The real question is "why do rates go up with a data center?"
That answer is interesting. Its cause in most states, if a company formally requests a power hookup, the power company MUST comply. Thus entails in upgrading substations, transformers, supply lines, etc. And all those upgrades are borne by the citizens in that region.
That's why you bill goes up, cause datacenter upgrades dump on the public their externalities.
In some states like Indiana, the governor is already talking about changing that law requiring data centers to pay for upgrades.
Every place I'm familiar with has demand charges on large-scale users that is supposed to pay for that equipment.
The real problem is boomers have stopped allowing things to be built efficiently, so supply is limited, had been limited for decades, and demand still grows, so prices spike disproportionally with demand increases.
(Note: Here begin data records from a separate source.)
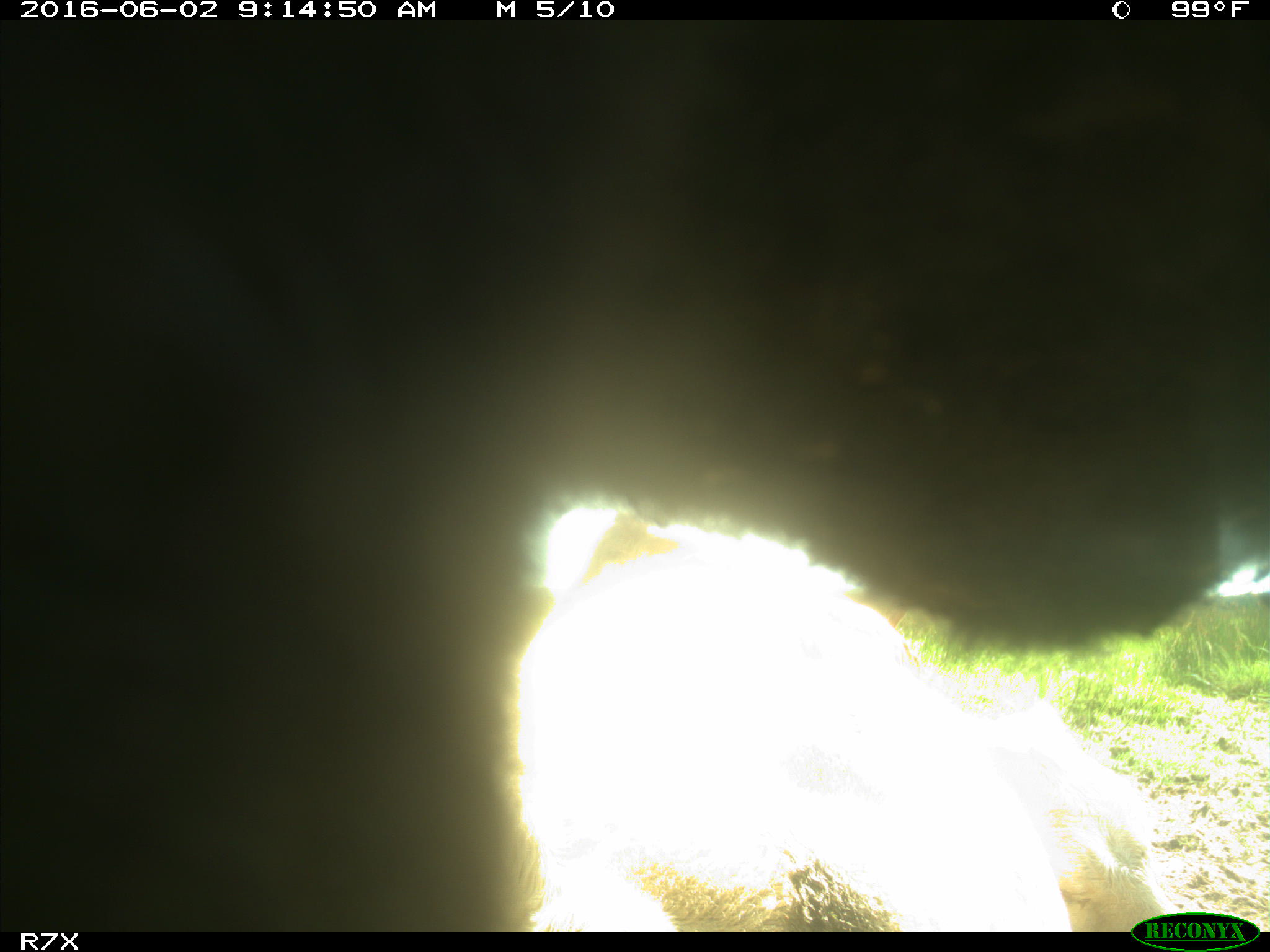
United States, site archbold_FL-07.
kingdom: Animalia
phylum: Chordata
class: Mammalia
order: Artiodactyla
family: Bovidae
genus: Bos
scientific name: Bos taurus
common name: domestic cow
Additionally we subsidize wind and solar heavily, but the fixed costs of large plants don't drop, so we end up spending for our power twice and for natural gas plants to replace coal, because that's the only solution we will do to keep power during the winter in Northern states.
If you want fiber connected to your building you have to pay for the infra to be upgraded. Passing on the cost to other people does not have to happen (unless there is a law).
The rules shouldn't be specific to datacenters though; mechanics like Pennsylvania's "but-for" cost allocation make sense globally. If a new smelting plant requires upgrades to a substation, which wouldn't otherwise be necessary, the smelting plant should be charged accordingly.